= Work required =
What you return must match the records exactly.

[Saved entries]
*** Block opens ***
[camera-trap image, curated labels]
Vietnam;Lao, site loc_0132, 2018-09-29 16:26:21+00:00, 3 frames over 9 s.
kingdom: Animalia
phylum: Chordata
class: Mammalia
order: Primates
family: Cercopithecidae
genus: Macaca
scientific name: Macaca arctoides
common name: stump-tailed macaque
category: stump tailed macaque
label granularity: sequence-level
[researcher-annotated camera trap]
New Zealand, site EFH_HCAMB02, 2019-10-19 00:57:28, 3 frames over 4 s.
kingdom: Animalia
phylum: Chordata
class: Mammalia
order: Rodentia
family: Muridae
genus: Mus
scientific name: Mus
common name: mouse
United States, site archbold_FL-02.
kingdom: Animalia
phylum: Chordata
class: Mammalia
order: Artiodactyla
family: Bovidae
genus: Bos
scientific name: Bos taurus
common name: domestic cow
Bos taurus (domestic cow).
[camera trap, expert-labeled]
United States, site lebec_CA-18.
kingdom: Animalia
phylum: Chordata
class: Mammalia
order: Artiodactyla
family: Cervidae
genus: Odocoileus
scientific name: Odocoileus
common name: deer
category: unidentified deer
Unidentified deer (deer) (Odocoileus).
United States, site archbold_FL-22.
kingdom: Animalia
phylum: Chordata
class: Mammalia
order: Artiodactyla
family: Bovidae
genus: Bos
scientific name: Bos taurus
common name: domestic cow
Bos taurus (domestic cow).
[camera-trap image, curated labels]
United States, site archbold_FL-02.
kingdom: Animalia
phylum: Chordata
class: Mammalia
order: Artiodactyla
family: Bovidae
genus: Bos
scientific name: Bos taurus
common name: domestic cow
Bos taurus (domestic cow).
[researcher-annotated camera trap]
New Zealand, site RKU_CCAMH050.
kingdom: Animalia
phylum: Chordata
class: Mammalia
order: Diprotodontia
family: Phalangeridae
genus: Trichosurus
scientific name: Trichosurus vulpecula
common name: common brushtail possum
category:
*** Block closes ***
= The completed task =
[camera-trap image, curated labels]
Vietnam;Lao, site loc_0132, 2018-09-29 16:26:21+00:00, 3 frames over 9 s.
kingdom: Animalia
phylum: Chordata
class: Mammalia
order: Primates
family: Cercopithecidae
genus: Macaca
scientific name: Macaca arctoides
common name: stump-tailed macaque
category: stump tailed macaque
label granularity: sequence-level
[researcher-annotated camera trap]
New Zealand, site EFH_HCAMB02, 2019-10-19 00:57:28, 3 frames over 4 s.
kingdom: Animalia
phylum: Chordata
class: Mammalia
order: Rodentia
family: Muridae
genus: Mus
scientific name: Mus
common name: mouse
United States, site archbold_FL-02.
kingdom: Animalia
phylum: Chordata
class: Mammalia
order: Artiodactyla
family: Bovidae
genus: Bos
scientific name: Bos taurus
common name: domestic cow
Bos taurus (domestic cow).
[camera trap, expert-labeled]
United States, site lebec_CA-18.
kingdom: Animalia
phylum: Chordata
class: Mammalia
order: Artiodactyla
family: Cervidae
genus: Odocoileus
scientific name: Odocoileus
common name: deer
category: unidentified deer
Unidentified deer (deer) (Odocoileus).
United States, site archbold_FL-22.
kingdom: Animalia
phylum: Chordata
class: Mammalia
order: Artiodactyla
family: Bovidae
genus: Bos
scientific name: Bos taurus
common name: domestic cow
Bos taurus (domestic cow).
[camera-trap image, curated labels]
United States, site archbold_FL-02.
kingdom: Animalia
phylum: Chordata
class: Mammalia
order: Artiodactyla
family: Bovidae
genus: Bos
scientific name: Bos taurus
common name: domestic cow
Bos taurus (domestic cow).
[researcher-annotated camera trap]
New Zealand, site RKU_CCAMH050.
kingdom: Animalia
phylum: Chordata
class: Mammalia
order: Diprotodontia
family: Phalangeridae
genus: Trichosurus
scientific name: Trichosurus vulpecula
common name: common brushtail possum
category:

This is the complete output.